What you will do:
Copy exactly, and only, the lines from the line containing "In this picture, of" through the last line of the records below, both included.
# start of Extracted material
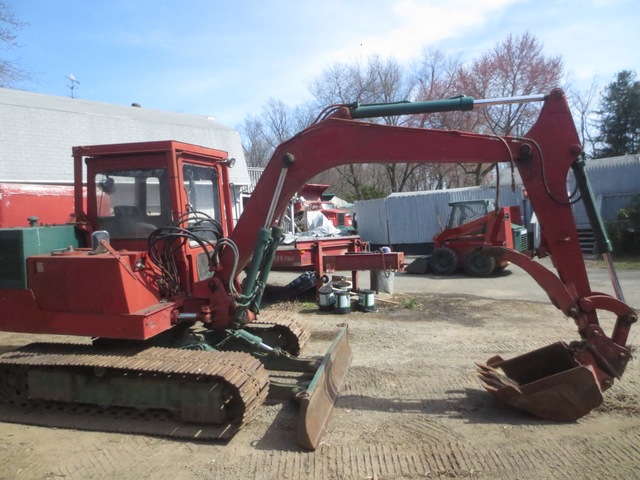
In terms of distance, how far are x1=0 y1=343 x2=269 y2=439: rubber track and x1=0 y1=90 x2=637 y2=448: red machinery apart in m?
0.02

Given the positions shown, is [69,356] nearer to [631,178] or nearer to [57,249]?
[57,249]

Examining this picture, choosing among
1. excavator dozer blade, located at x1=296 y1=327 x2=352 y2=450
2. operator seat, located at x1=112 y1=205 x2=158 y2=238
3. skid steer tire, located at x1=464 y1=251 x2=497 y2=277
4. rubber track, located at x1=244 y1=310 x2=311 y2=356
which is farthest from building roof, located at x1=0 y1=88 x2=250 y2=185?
excavator dozer blade, located at x1=296 y1=327 x2=352 y2=450

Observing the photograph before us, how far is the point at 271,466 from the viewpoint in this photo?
394 cm

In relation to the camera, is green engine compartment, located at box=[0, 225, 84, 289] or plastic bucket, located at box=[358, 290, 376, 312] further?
plastic bucket, located at box=[358, 290, 376, 312]

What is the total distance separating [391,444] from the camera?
4207 millimetres

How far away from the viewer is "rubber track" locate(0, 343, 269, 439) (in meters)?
4.39

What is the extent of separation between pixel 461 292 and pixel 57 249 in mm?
8941

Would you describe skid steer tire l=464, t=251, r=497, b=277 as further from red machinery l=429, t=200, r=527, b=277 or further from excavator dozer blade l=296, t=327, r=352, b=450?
excavator dozer blade l=296, t=327, r=352, b=450

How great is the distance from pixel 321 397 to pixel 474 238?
1114cm

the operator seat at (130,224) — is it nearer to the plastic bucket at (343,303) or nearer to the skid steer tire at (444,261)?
the plastic bucket at (343,303)

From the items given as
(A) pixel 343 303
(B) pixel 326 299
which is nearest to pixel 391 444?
(A) pixel 343 303

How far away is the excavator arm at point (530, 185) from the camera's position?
14.5ft

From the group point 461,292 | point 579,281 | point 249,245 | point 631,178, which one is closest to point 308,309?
point 461,292

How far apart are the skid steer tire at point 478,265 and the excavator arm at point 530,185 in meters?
9.33
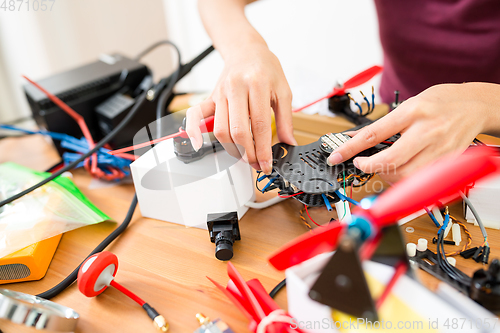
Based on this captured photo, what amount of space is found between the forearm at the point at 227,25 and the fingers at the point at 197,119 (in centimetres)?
14

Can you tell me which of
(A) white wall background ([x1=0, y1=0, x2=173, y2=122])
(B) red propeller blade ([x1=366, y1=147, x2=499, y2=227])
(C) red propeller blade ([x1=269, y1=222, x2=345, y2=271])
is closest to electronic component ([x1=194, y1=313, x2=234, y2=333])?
(C) red propeller blade ([x1=269, y1=222, x2=345, y2=271])

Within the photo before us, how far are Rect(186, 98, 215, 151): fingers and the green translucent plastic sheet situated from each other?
0.66 feet

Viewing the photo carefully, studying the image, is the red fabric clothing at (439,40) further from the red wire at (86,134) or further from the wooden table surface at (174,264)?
the red wire at (86,134)

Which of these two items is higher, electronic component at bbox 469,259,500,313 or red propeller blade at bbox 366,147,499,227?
red propeller blade at bbox 366,147,499,227

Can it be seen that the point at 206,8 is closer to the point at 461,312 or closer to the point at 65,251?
the point at 65,251

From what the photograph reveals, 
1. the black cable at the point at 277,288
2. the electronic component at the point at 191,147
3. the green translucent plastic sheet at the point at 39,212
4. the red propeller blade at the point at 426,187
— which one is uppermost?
the red propeller blade at the point at 426,187

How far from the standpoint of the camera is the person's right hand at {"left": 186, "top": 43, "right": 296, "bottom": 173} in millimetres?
541

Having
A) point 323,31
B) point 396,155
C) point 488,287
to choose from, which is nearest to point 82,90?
point 396,155

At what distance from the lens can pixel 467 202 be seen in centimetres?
49

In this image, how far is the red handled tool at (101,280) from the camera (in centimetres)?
44

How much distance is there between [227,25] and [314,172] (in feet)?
1.34

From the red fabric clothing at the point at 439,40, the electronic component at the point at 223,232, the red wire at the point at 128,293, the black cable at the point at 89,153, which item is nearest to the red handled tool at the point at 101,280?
the red wire at the point at 128,293

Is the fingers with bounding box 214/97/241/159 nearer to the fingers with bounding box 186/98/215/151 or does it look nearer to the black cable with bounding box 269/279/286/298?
the fingers with bounding box 186/98/215/151

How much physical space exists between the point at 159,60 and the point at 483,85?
1787 millimetres
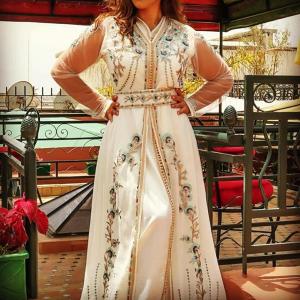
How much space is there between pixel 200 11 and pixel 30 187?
4.87 metres

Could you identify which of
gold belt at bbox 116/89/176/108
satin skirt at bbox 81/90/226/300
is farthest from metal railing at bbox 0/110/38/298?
gold belt at bbox 116/89/176/108

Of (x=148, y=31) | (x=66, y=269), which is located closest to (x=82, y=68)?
(x=148, y=31)

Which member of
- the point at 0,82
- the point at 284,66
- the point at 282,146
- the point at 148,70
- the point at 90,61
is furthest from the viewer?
the point at 284,66

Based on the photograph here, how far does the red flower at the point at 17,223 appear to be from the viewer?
2.44 metres

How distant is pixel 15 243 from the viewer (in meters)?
2.52

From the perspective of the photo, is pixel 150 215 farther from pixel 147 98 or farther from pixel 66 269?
pixel 66 269

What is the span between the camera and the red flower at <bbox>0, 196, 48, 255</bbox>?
244 centimetres

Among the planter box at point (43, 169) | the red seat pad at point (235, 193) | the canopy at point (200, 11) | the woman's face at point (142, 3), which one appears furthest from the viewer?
the planter box at point (43, 169)

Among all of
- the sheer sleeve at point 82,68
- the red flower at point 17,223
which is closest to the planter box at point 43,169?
the red flower at point 17,223

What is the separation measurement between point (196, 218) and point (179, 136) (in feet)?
0.96

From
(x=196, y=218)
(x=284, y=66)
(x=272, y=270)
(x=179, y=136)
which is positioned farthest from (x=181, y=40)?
(x=284, y=66)

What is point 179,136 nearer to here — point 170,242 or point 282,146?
point 170,242

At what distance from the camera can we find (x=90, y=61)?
207 cm

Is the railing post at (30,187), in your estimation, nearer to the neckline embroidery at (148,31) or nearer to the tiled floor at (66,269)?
the tiled floor at (66,269)
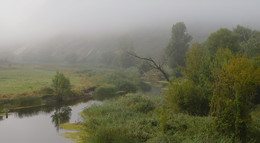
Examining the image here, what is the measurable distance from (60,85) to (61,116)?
9614 mm

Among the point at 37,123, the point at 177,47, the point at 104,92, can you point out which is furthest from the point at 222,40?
the point at 37,123

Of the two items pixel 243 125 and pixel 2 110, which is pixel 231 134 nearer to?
pixel 243 125

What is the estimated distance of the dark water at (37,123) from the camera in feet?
64.1

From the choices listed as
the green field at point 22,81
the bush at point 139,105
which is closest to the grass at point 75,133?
the bush at point 139,105

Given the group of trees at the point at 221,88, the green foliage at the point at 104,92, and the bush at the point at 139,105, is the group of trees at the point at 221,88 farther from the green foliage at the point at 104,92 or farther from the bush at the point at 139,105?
the green foliage at the point at 104,92

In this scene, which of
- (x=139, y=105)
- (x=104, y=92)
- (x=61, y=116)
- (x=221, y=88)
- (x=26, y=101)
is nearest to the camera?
(x=221, y=88)

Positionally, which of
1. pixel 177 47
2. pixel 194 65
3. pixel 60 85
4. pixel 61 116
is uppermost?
pixel 177 47

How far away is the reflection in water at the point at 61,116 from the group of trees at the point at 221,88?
1202cm

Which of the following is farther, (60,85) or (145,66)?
(145,66)

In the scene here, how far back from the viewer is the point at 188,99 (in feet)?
64.5

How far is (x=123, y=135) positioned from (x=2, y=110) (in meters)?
21.5

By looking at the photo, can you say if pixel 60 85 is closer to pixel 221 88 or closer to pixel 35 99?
pixel 35 99

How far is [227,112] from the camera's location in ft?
37.8

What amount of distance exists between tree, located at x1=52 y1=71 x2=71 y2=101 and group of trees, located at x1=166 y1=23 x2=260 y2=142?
2004cm
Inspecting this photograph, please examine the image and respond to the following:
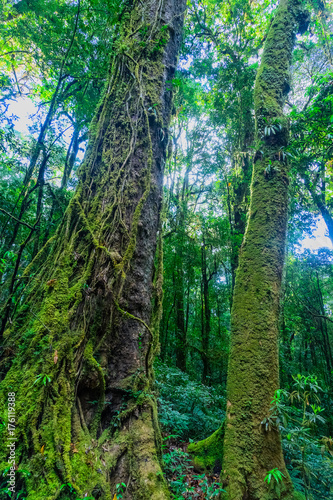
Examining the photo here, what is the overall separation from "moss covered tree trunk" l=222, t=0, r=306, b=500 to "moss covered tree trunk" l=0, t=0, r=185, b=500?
2.67 ft

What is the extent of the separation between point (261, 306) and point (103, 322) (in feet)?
5.40

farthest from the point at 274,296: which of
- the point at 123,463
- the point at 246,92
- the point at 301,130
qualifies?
the point at 246,92

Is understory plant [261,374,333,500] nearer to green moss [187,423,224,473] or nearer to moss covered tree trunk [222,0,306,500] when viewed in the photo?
moss covered tree trunk [222,0,306,500]

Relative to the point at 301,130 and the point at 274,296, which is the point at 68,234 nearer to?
the point at 274,296

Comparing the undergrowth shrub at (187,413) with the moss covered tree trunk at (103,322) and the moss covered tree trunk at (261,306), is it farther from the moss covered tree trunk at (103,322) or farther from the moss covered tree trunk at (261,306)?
the moss covered tree trunk at (103,322)

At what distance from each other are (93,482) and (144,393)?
645 mm

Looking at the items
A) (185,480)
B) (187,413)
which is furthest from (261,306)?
(187,413)

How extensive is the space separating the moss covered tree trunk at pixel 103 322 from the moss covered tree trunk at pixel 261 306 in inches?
32.1

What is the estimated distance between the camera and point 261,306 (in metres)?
2.68

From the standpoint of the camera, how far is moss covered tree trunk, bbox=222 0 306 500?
7.09ft

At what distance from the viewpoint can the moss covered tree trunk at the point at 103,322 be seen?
164 centimetres

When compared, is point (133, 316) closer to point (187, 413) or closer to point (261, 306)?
point (261, 306)

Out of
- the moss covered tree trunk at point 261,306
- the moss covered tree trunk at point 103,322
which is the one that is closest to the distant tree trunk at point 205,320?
the moss covered tree trunk at point 261,306

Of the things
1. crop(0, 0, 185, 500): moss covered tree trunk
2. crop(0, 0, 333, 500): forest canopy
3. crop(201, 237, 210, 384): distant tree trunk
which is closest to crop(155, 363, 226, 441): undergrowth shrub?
crop(0, 0, 333, 500): forest canopy
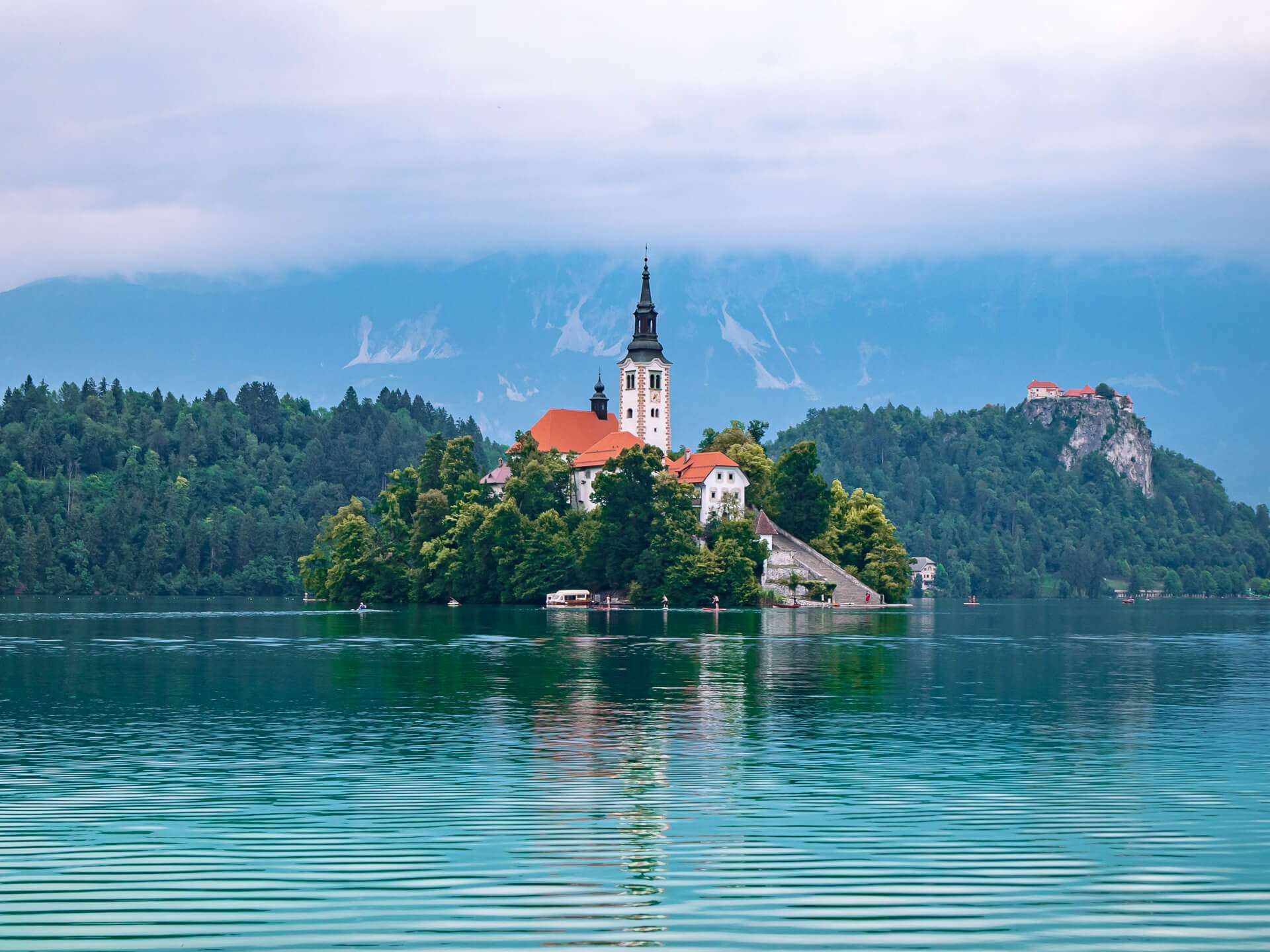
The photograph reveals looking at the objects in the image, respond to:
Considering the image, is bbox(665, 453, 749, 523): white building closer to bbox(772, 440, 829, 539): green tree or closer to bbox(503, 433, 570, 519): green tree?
bbox(772, 440, 829, 539): green tree

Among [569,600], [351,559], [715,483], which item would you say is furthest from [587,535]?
[351,559]

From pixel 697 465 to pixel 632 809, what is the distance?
511 feet

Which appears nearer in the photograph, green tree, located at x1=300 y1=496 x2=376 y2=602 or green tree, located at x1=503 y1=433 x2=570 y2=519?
green tree, located at x1=503 y1=433 x2=570 y2=519

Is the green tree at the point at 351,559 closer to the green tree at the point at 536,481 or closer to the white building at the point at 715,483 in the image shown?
the green tree at the point at 536,481

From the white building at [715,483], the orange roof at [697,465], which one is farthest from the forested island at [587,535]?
the orange roof at [697,465]

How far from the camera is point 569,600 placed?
170 meters

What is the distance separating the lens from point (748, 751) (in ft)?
140

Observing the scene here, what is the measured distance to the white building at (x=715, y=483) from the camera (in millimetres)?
184250

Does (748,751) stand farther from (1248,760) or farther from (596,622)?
(596,622)

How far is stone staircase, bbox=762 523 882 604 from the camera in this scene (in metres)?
177

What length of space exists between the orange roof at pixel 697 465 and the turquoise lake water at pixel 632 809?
110634 millimetres

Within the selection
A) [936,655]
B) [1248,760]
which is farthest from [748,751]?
[936,655]

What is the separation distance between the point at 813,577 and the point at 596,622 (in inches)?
1994

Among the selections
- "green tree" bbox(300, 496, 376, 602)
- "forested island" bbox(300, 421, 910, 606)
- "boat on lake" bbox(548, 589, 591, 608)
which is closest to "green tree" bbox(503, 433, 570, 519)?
"forested island" bbox(300, 421, 910, 606)
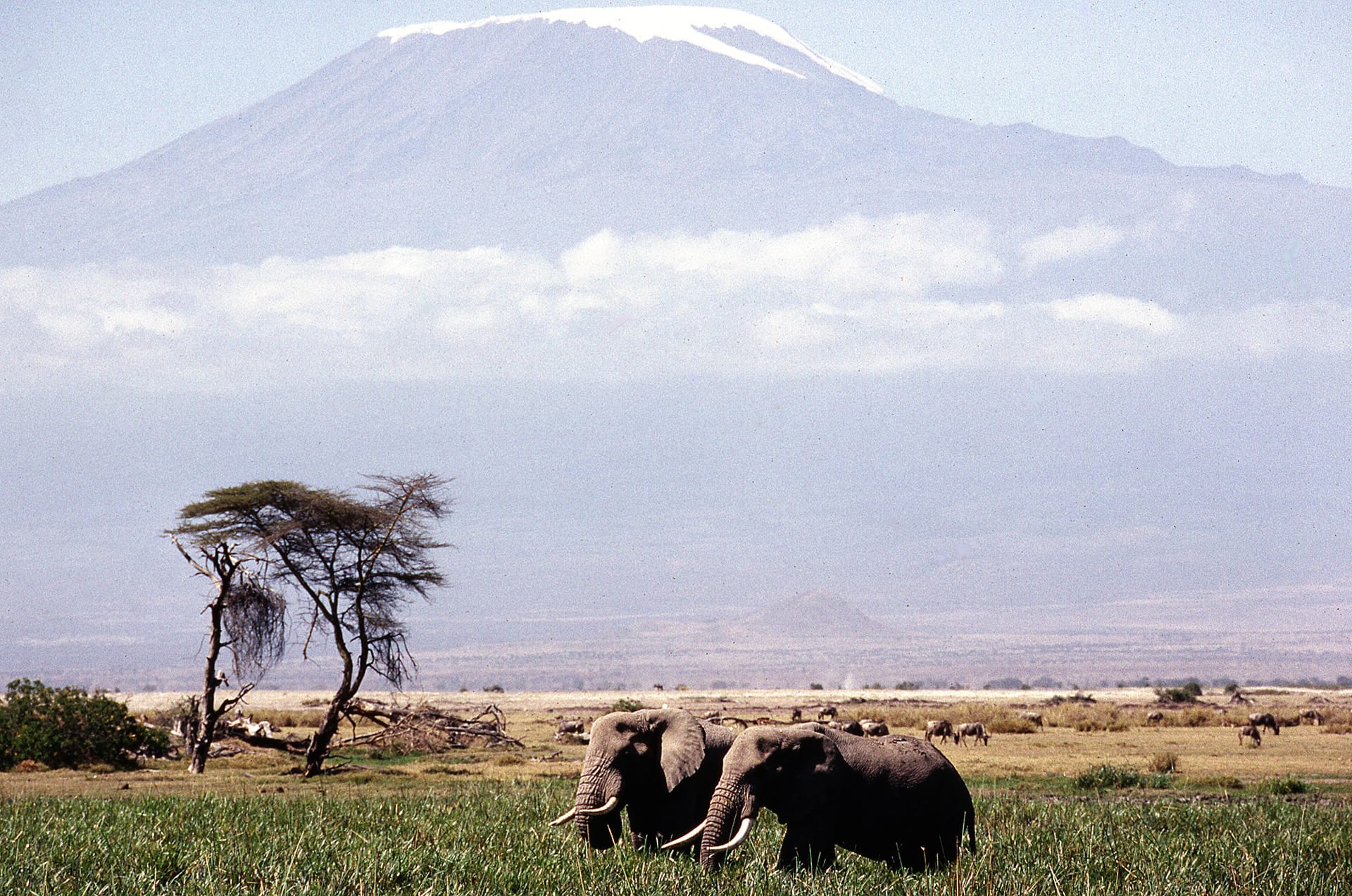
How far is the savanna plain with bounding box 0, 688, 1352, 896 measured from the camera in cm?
1419

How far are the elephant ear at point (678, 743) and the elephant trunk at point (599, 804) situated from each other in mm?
608

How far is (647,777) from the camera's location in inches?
655

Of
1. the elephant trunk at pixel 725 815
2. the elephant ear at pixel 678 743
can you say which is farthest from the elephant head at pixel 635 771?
the elephant trunk at pixel 725 815

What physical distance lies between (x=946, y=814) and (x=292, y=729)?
3931cm

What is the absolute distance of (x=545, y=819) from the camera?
2055 centimetres

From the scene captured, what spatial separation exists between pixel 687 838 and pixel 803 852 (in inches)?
48.2

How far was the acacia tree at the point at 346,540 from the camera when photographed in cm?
3912

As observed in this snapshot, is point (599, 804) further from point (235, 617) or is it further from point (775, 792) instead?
point (235, 617)

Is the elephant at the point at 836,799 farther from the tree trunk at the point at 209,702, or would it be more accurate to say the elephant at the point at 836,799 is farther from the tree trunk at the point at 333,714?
the tree trunk at the point at 209,702

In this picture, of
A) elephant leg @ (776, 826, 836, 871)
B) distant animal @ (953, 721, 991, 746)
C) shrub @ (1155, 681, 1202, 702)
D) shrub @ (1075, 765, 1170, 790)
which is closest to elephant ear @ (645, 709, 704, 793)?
elephant leg @ (776, 826, 836, 871)

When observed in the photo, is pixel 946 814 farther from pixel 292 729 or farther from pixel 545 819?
pixel 292 729

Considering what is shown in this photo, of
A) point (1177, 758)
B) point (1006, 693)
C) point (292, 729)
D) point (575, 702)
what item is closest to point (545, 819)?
point (1177, 758)

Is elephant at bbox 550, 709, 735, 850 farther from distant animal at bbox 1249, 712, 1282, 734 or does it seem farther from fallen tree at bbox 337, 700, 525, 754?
distant animal at bbox 1249, 712, 1282, 734

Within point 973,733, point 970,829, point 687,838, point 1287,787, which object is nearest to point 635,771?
point 687,838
# end of Extracted material
Reply:
In this picture, of
A) elephant leg @ (776, 826, 836, 871)
B) distant animal @ (953, 721, 991, 746)
C) shrub @ (1155, 681, 1202, 702)
D) shrub @ (1075, 765, 1170, 790)
which is closest to elephant ear @ (645, 709, 704, 793)?
elephant leg @ (776, 826, 836, 871)

When observed in the photo, is pixel 946 814 farther from pixel 292 729 or farther from pixel 545 819?
pixel 292 729

Considering what is shown in this photo, of
A) point (1177, 758)
B) point (1006, 693)
C) point (292, 729)
D) point (575, 702)
what item is closest to point (545, 819)?
point (1177, 758)

Is elephant at bbox 550, 709, 735, 850 farther from distant animal at bbox 1249, 712, 1282, 734 or does it seem farther from fallen tree at bbox 337, 700, 525, 754?
distant animal at bbox 1249, 712, 1282, 734

Within point 973,733, point 970,829, point 687,838, point 1287,787, which object is nearest to point 635,771?
point 687,838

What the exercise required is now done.